EXTRAIT DU TEXTE:
J'ai en effet eu un moins d'août assez occupé : explosion de Beyrouth, coup d'État au Mali, opération en Méditerranée orientale, crise au Belarus, soit une crise tous les quatre ou cinq jours.
Je souhaite commencer mon intervention par quelques mots sur les suites de l'assassinat de Samuel Paty. J'éprouve naturellement une grande émotion devant ce geste d'une abjecte brutalité qui vise notre République, notre école, nos valeurs humanistes. C'est ce modèle que nos diplomates partagent et expliquent à travers le monde.
De plus, cela fait huit ans que, dans mes différentes fonctions, je me bats contre l'islamisme radical. J'ai été parmi les premiers, en 2013, à pointer le lien intrinsèque entre celui-ci et le terrorisme, dans des écrits qui ont pu perturber, mais que je ne regrette pas. L'islamisme radical, c'est la négation de la liberté de conscience, de la possibilité du dialogue dans la tolérance. Aveuglés par une conception dévoyée et pernicieuse de l'islam, ses promoteurs assassinent au nom de leur foi. Il ne faut rien céder dans ce combat, et les diplomates et agents du Quai d'Orsay continuent à se battre avec détermination.
L'urgence est double. Il faut d'abord renforcer la sécurité de nos agents et emprises à l'étranger. Nous avons demandé aux ambassadrices et ambassadeurs de réunir sans délai les chefs d'établissement de leur pays de résidence pour évoquer cette question. Le paquet de mesures sécuritaires que j'avais initié précédemment a été mis en oeuvre, mais la sécurité de nos 35 000 enseignants et 365 000 élèves à l'étranger est une priorité. Les mesures prises seront mises en oeuvre à la rentrée dans les pays où il y a des congés de la Toussaint, et dans un ou deux jours ailleurs.
Seconde urgence, mettre en place une cartographie en temps réel des réactions internationales. C'est dans les épreuves que l'on reconnaît ses amis. Je dis à ceux qui m'entendent que rien ne sera oublié. Nous avons reçu de très nombreuses marques de sympathie qui nous touchent, mais il y a aussi des silences éloquents.

LIGNES DE DONNÉES:
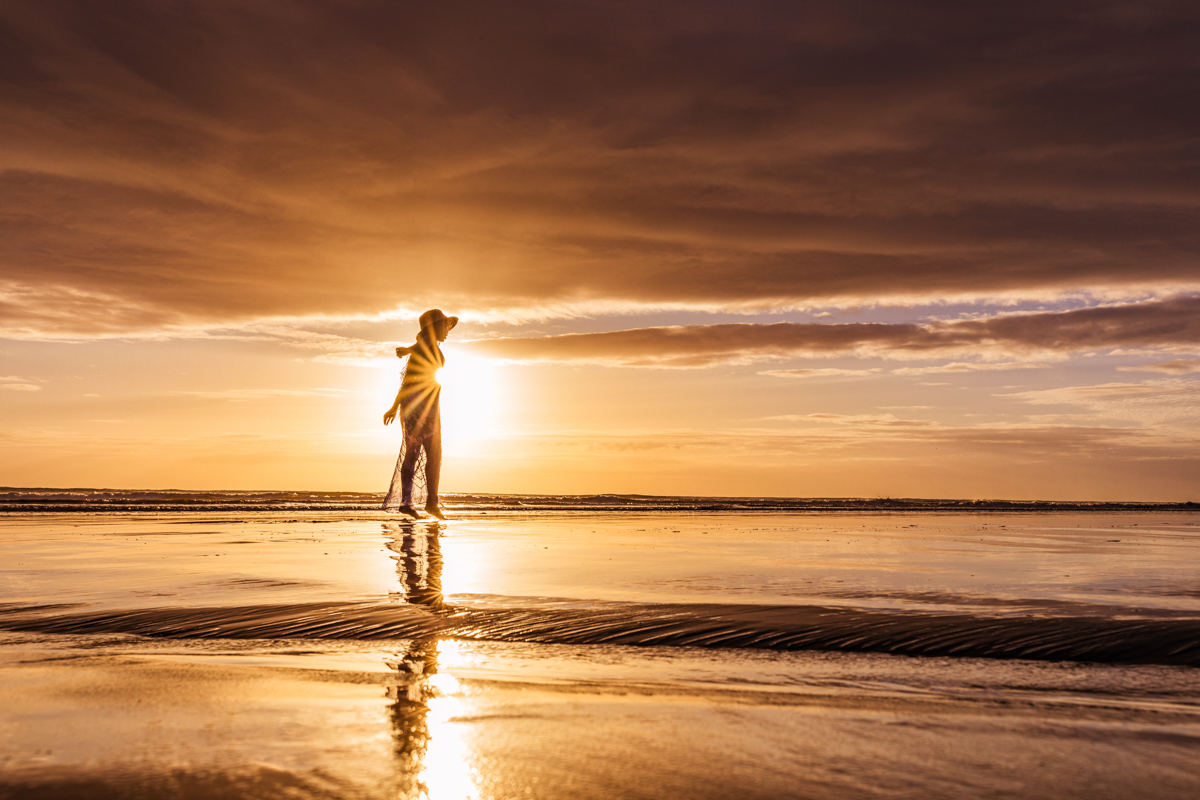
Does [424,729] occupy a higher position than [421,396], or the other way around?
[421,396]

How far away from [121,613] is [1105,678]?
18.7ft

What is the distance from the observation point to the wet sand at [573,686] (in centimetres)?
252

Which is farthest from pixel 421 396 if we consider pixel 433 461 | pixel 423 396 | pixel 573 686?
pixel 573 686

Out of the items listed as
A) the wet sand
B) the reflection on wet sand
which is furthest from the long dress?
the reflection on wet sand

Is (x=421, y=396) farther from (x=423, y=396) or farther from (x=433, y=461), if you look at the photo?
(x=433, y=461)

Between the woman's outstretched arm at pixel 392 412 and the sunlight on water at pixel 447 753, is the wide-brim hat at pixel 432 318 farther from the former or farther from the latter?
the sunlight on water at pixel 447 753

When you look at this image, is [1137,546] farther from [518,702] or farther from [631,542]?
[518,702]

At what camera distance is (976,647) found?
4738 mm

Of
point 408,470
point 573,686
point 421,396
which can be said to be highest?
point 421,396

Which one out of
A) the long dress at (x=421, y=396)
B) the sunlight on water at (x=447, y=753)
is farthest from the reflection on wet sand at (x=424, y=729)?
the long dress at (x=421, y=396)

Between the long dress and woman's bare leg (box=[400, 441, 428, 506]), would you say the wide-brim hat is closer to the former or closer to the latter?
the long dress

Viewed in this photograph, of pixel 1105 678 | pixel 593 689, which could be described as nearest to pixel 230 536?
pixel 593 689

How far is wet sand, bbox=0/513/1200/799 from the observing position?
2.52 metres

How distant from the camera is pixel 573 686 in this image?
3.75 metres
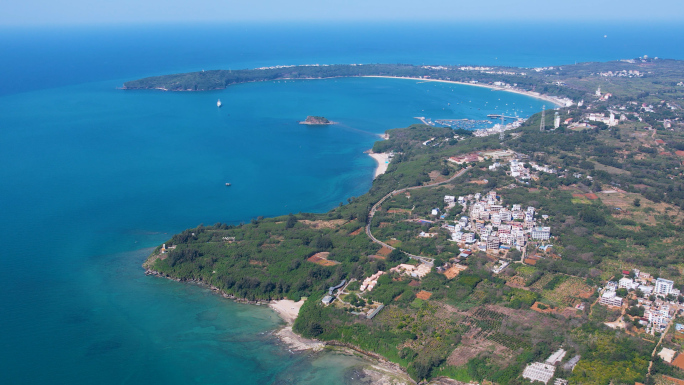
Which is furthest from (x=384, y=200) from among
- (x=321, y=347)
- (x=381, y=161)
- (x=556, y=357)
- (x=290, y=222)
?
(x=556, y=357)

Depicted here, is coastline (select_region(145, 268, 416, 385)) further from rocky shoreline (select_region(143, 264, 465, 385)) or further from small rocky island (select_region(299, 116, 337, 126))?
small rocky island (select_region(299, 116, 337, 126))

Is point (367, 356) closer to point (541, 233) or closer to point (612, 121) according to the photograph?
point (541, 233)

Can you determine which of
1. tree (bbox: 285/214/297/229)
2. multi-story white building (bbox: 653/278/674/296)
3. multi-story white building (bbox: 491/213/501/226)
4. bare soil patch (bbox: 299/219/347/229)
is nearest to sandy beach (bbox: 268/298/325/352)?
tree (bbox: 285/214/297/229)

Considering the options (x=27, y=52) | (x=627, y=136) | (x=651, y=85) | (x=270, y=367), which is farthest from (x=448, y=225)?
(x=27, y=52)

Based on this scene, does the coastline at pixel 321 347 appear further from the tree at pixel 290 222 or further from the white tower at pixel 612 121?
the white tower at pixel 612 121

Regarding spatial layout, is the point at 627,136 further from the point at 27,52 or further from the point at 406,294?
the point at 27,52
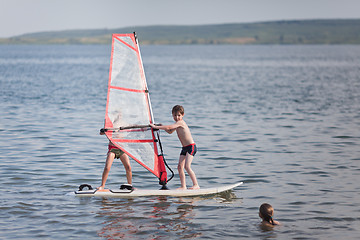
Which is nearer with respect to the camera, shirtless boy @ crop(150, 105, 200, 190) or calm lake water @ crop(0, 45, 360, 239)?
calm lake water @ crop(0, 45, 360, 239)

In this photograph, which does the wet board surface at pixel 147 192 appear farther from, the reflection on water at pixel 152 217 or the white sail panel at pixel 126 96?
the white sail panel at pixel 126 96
==
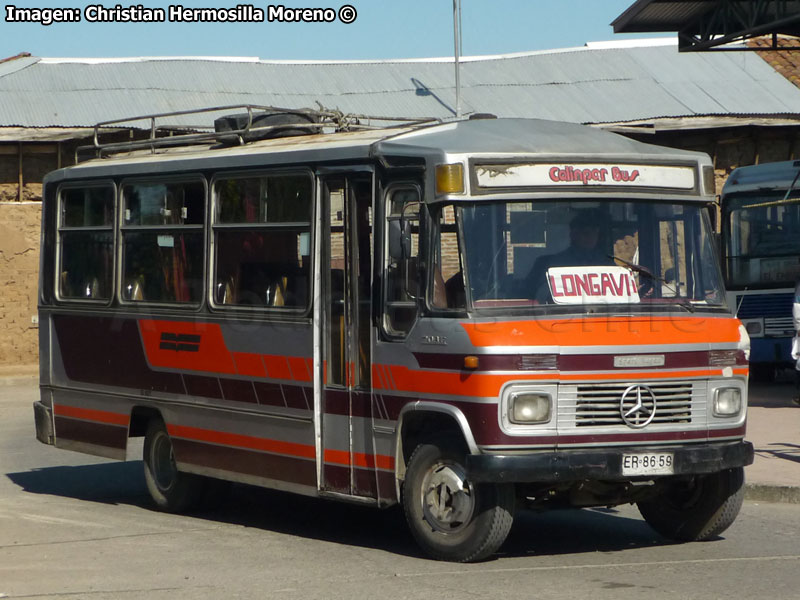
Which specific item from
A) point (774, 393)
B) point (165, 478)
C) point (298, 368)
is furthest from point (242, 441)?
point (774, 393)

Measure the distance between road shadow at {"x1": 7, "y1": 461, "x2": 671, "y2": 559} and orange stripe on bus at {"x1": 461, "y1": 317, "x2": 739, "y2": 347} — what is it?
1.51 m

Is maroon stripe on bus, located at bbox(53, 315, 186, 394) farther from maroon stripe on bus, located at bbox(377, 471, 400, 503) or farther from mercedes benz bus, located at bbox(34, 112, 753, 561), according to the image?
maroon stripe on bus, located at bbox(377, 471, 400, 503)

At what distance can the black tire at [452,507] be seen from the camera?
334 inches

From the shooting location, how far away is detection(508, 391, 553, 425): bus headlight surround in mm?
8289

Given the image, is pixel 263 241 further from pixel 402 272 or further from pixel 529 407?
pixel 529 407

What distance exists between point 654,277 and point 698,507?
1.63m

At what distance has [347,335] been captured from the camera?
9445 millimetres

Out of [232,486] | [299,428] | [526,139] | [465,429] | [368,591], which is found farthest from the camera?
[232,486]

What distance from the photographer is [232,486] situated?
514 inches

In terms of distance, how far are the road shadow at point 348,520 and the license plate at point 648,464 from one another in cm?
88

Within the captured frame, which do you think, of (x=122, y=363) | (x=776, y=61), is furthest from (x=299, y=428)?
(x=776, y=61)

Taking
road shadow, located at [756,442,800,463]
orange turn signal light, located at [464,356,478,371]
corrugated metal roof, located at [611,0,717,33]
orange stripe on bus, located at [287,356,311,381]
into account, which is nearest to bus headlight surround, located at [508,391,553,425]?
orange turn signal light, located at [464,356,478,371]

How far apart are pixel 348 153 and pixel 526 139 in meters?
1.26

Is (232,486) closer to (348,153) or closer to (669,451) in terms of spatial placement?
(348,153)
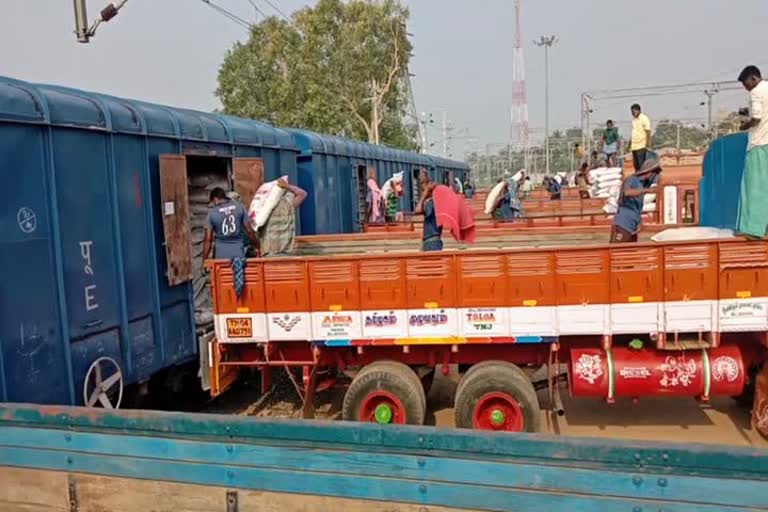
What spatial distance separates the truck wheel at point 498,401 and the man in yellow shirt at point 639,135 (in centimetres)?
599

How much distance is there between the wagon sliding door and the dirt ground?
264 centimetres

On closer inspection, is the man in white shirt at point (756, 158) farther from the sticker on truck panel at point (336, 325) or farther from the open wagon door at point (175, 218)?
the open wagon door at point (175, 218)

VOS TÂCHES:
[a] Dans le texte, reprenez sous forme de liste le paragraphe qui commence par « L'urgence est double » en gardant ses faits principaux.
[b] Recopiez à l'identique le passage du texte compris entre « J'ai en effet » et « travers le monde. », ces deux bornes incluses.

RÉPONSES PAR TÂCHE:
[a]
- L'urgence est double. La première consiste à renforcer la sécurité des agents et des emprises à l'étranger.
- Les ambassadrices et ambassadeurs doivent réunir sans délai les chefs d'établissement de leur pays de résidence pour évoquer cette question.
- Le paquet de mesures sécuritaires initié précédemment a été mis en œuvre.
- La sécurité des 35 000 enseignants et 365 000 élèves à l'étranger reste une priorité.
- Les mesures prises seront appliquées à la rentrée dans les pays où il y a des congés de la Toussaint, et dans un ou deux jours ailleurs.

[b]
J'ai en effet eu un moins d'août assez occupé : explosion de Beyrouth, coup d'État au Mali, opération en Méditerranée orientale, crise au Belarus, soit une crise tous les quatre ou cinq jours.
Je souhaite commencer mon intervention par quelques mots sur les suites de l'assassinat de Samuel Paty. J'éprouve naturellement une grande émotion devant ce geste d'une abjecte brutalité qui vise notre République, notre école, nos valeurs humanistes. C'est ce modèle que nos diplomates partagent et expliquent à travers le monde.